笠原 産業界では、エンジニアが使う高機能・高性能な数多くの3次元CADソフトが使われています。もちろん、そうしたソフトを教育用に使うこともできますが、残念ながら直感的な操作性とコスト面で難点があります。直感的に理解できないソフトだと、ソフトの操作に慣れるのに時間が取られてしまいます。一方、教育用に特化したソフトでは機能が不十分のため、3次元造形に制約が出てしまい、3次元の概念や3次元造形力を磨くのに支障が出てしまいます。
またライセンスコストが高いと、せっかく授業で慣れても、学生は自宅で気軽にソフトを使うことができないため、日常的に3次元CADソフトに触れることができません。ツールは常日頃使っていないと使いこなすのに時間がかかりますから、教育用のCADソフトは学生の自宅でも使えるような低コストである必要があるのです。そこで直感的操作性と低コスト、そして十分な機能を備えたAMAPIを採用したわけです。
まだ、一般に知られているソフトではありませんが、AMAPIの操作性は他のソフトとは次元を超えた使いやすさであり機能も豊富です。教育用に適しているため、もっと使ってもらおうと考え『AMAPI PRO 7.5 プロダクトデザインのための3次元モデリング教本』(BNN新社)を執筆・紹介しています。
どのようにして3次元造形の概念を教えているのでしょうか?
笠原 1年生では、2次元と3次元の世界をコンピュータで体験します。まず2次元グラフィックソフトのIllustratorとPhotoshopを使って2次元平面に慣れ、AMAPIで3次元の世界を感じてもらうことに主眼を置いて3次元空間の基本的な概念を理解してもらいます。3〜4年はツールの使い方より、デザインのコンセプトが主眼となります。
高校までの限られた経験から自分のデザインの進路を決めるのでは、学生の可能性が狭くなります。たとえば、このコースに入学した当初は、ケータイのデザインをやりたいという学生は8割に上りますが、それは単にケータイが自分の身近にあってデザインの対象として思い浮かべやすいということでしょう。この希望が本当に自分の興味や適性にあっているのかは別物です。そこで本コースでは最初から学生を希望の専門の分野に分けることをしません。1年2年ではプロダクト系からメディア系までの幅広いデザインの分野の授業を履修して体験し、興味の幅を広げ適性を見極めさせます。

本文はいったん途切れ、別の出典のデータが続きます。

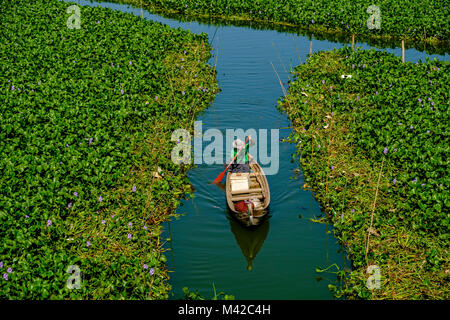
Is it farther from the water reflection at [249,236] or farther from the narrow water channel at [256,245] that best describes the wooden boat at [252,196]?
the narrow water channel at [256,245]

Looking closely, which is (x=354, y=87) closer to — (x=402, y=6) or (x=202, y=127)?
(x=202, y=127)

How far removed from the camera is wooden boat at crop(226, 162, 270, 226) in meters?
9.32

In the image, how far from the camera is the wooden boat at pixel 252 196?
30.6 ft

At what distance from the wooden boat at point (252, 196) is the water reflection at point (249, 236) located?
36cm

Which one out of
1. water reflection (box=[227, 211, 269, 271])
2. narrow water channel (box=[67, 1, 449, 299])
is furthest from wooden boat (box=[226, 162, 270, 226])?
narrow water channel (box=[67, 1, 449, 299])

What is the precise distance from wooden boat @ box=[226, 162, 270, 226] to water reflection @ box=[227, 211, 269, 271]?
1.19ft

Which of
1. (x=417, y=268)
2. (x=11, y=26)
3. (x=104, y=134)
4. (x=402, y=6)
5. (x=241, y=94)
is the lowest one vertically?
(x=417, y=268)

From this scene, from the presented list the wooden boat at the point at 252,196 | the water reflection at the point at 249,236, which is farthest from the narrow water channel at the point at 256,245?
the wooden boat at the point at 252,196

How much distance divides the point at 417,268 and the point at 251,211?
11.9ft

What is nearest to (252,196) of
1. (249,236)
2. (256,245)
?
(249,236)

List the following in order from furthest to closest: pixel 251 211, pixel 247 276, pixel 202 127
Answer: pixel 202 127, pixel 251 211, pixel 247 276

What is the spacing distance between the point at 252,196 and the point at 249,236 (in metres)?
1.00

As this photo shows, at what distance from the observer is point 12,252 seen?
7.67m
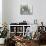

学生が3次元空間の認識に悩むのは、2次元の画面上で奥行き方向の情報をどう定義するかです。そこにツールの使いやすさの差が出てくるのです。通常の3次元ソフトは、作業平面が限定されているのですが、AMAPIは奥行き方向も含め任意の位置を直感的に定義できます。この点が他の3次元ソフトと決定的に異なる点です。しかも、3次元ソフトを使ったことのない学生でも、3カ月間(延べ20時間)の授業で、AMAPIの操作の習得を通して、容易に3次元モデリングの概念を理解することができます。